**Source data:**
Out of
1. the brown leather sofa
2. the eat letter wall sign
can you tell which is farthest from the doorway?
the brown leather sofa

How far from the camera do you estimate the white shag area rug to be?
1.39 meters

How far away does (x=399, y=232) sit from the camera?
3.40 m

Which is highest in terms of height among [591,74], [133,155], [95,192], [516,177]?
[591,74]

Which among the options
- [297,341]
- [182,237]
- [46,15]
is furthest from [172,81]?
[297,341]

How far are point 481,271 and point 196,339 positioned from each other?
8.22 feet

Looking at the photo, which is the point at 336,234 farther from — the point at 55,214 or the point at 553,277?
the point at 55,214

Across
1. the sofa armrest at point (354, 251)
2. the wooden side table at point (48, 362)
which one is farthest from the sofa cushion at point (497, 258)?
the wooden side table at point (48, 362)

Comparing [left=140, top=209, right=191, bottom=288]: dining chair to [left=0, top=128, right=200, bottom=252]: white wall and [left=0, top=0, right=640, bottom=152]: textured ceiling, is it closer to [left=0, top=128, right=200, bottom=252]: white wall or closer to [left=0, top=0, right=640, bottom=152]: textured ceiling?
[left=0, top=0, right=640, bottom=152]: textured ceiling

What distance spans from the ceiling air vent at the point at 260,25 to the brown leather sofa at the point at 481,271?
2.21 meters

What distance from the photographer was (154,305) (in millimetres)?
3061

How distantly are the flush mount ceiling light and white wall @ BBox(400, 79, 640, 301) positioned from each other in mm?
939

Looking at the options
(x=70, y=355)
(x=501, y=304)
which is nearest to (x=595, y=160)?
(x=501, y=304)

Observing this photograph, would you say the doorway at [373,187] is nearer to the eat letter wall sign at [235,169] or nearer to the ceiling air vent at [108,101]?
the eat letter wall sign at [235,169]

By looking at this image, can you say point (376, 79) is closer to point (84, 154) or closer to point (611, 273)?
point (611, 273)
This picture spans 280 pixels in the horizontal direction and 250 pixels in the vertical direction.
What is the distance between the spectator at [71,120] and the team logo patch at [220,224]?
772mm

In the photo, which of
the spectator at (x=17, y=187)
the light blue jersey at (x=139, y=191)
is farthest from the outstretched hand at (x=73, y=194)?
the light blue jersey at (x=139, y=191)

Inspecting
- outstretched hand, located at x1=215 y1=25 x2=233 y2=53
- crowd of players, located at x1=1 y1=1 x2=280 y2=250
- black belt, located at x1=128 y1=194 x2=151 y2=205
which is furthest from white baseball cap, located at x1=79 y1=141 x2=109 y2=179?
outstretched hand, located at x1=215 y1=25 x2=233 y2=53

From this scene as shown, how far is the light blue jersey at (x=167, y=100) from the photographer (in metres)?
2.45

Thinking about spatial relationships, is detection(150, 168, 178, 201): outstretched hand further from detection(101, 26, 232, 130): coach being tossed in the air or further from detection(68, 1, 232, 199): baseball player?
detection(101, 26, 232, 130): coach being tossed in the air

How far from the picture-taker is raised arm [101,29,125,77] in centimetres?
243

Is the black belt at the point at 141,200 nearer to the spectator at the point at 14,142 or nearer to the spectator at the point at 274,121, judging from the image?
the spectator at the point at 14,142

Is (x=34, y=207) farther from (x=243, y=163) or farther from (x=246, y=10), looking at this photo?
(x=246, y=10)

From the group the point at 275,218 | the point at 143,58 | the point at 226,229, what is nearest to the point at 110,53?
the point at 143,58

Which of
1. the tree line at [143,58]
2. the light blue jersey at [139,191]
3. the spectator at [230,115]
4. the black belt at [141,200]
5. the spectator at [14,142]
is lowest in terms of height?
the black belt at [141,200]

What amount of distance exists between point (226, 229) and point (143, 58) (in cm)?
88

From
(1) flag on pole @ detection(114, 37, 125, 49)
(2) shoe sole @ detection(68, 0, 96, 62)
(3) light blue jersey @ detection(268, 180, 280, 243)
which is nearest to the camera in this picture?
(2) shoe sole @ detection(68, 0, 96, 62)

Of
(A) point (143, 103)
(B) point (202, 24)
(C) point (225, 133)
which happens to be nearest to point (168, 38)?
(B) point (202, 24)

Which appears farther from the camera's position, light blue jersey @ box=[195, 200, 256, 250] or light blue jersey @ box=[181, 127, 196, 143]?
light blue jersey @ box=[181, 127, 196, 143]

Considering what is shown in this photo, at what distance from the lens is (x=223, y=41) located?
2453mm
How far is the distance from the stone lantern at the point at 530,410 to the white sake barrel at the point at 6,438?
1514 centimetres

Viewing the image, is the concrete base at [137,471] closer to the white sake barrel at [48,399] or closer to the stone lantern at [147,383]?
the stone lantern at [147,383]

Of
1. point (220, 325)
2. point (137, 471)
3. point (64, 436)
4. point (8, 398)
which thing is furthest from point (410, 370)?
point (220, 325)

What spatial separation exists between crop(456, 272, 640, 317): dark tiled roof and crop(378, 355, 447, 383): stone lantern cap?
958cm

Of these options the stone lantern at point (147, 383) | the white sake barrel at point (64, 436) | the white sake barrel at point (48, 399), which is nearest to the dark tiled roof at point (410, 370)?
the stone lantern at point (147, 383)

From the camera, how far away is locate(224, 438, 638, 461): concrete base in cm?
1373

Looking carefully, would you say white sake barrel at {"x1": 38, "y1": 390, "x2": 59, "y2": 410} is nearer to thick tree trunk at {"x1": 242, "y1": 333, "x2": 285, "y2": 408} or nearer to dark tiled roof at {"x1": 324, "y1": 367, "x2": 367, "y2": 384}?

**Written exercise:** Set down the listing above in full, please, exactly as it appears.

**The reply:**
Out of
1. the brown leather sofa
2. the eat letter wall sign
can you tell which is farthest from the doorway?
the brown leather sofa

How far from the camera do you estimate the white shag area rug to be?
1.39 meters

How far away does (x=399, y=232) sit from the camera?
3.40 m

Which is highest in terms of height among [591,74], [133,155], [95,192], [516,177]?
[591,74]

Which among the options
- [297,341]
- [182,237]
- [46,15]
is furthest from [172,81]?
[297,341]

How far are point 481,271 and point 196,339 positioned from each other?
8.22 feet

Looking at the photo, which is the point at 336,234 farther from — the point at 55,214 or the point at 553,277?
the point at 55,214

Across
1. the sofa armrest at point (354, 251)
2. the wooden side table at point (48, 362)
which one is farthest from the sofa cushion at point (497, 258)?
the wooden side table at point (48, 362)

Comparing [left=140, top=209, right=191, bottom=288]: dining chair to [left=0, top=128, right=200, bottom=252]: white wall and [left=0, top=0, right=640, bottom=152]: textured ceiling, is it closer to [left=0, top=128, right=200, bottom=252]: white wall or closer to [left=0, top=0, right=640, bottom=152]: textured ceiling?
[left=0, top=0, right=640, bottom=152]: textured ceiling

What distance spans from the ceiling air vent at the point at 260,25 to the brown leather sofa at the point at 481,271?
2.21 meters

What distance from the photographer was (154,305) (in millimetres)?
3061

How distantly are the flush mount ceiling light and white wall @ BBox(400, 79, 640, 301) positioned from each other in mm?
939

Looking at the options
(x=70, y=355)
(x=501, y=304)
which is nearest to (x=595, y=160)?
(x=501, y=304)

Observing this photograph, would you say the doorway at [373,187] is nearer to the eat letter wall sign at [235,169] or nearer to the ceiling air vent at [108,101]?
the eat letter wall sign at [235,169]

By looking at this image, can you say point (376, 79) is closer to point (84, 154) or closer to point (611, 273)?
point (611, 273)
This picture spans 280 pixels in the horizontal direction and 250 pixels in the vertical direction.
What is the distance between the spectator at [71,120] and the team logo patch at [220,224]?
772mm

In the photo, which of
the spectator at (x=17, y=187)
the light blue jersey at (x=139, y=191)
is farthest from the outstretched hand at (x=73, y=194)?
the light blue jersey at (x=139, y=191)

Inspecting
- outstretched hand, located at x1=215 y1=25 x2=233 y2=53
- crowd of players, located at x1=1 y1=1 x2=280 y2=250
- black belt, located at x1=128 y1=194 x2=151 y2=205
which is furthest from white baseball cap, located at x1=79 y1=141 x2=109 y2=179?
outstretched hand, located at x1=215 y1=25 x2=233 y2=53

From this scene as shown, how far is the light blue jersey at (x=167, y=100) from the photographer (in metres)?
2.45

Thinking about spatial relationships, is detection(150, 168, 178, 201): outstretched hand further from detection(101, 26, 232, 130): coach being tossed in the air or further from detection(68, 1, 232, 199): baseball player?
detection(101, 26, 232, 130): coach being tossed in the air

How far from the picture-taker is raised arm [101,29,125,77] in centimetres?
243

Is the black belt at the point at 141,200 nearer to the spectator at the point at 14,142 or nearer to the spectator at the point at 274,121, judging from the image?
the spectator at the point at 14,142

Is (x=34, y=207) farther from (x=243, y=163) or farther from (x=246, y=10), looking at this photo?
(x=246, y=10)

From the group the point at 275,218 | the point at 143,58 | the point at 226,229, what is nearest to the point at 110,53?
the point at 143,58

Which of
1. the tree line at [143,58]
2. the light blue jersey at [139,191]
3. the spectator at [230,115]
4. the black belt at [141,200]
5. the spectator at [14,142]
is lowest in terms of height?
the black belt at [141,200]

What amount of distance exists between point (226, 229) and point (143, 58) (in cm)?
88

From
(1) flag on pole @ detection(114, 37, 125, 49)
(2) shoe sole @ detection(68, 0, 96, 62)
(3) light blue jersey @ detection(268, 180, 280, 243)
which is nearest to the camera in this picture?
(2) shoe sole @ detection(68, 0, 96, 62)

Of
(A) point (143, 103)
(B) point (202, 24)
(C) point (225, 133)
which happens to be nearest to point (168, 38)?
(B) point (202, 24)

Which appears farther from the camera's position, light blue jersey @ box=[195, 200, 256, 250] or light blue jersey @ box=[181, 127, 196, 143]?
light blue jersey @ box=[181, 127, 196, 143]

Considering what is shown in this photo, at what distance from the lens is (x=223, y=41) located?
2453mm
How far is the distance from the stone lantern at the point at 530,410 to the white sake barrel at the point at 6,438?
1514 centimetres

Viewing the image, is the concrete base at [137,471] closer to the white sake barrel at [48,399] or closer to the stone lantern at [147,383]?
the stone lantern at [147,383]

Of
1. point (220, 325)
2. point (137, 471)
3. point (64, 436)
4. point (8, 398)
which thing is furthest from point (410, 370)?
point (220, 325)

What spatial separation exists between crop(456, 272, 640, 317): dark tiled roof and crop(378, 355, 447, 383): stone lantern cap?
958cm

Of these options the stone lantern at point (147, 383) | the white sake barrel at point (64, 436) | the white sake barrel at point (48, 399), which is nearest to the dark tiled roof at point (410, 370)?
the stone lantern at point (147, 383)

From the camera, how far away is locate(224, 438, 638, 461): concrete base in cm?
1373

Looking carefully, would you say white sake barrel at {"x1": 38, "y1": 390, "x2": 59, "y2": 410} is nearer to thick tree trunk at {"x1": 242, "y1": 333, "x2": 285, "y2": 408} or nearer to dark tiled roof at {"x1": 324, "y1": 367, "x2": 367, "y2": 384}?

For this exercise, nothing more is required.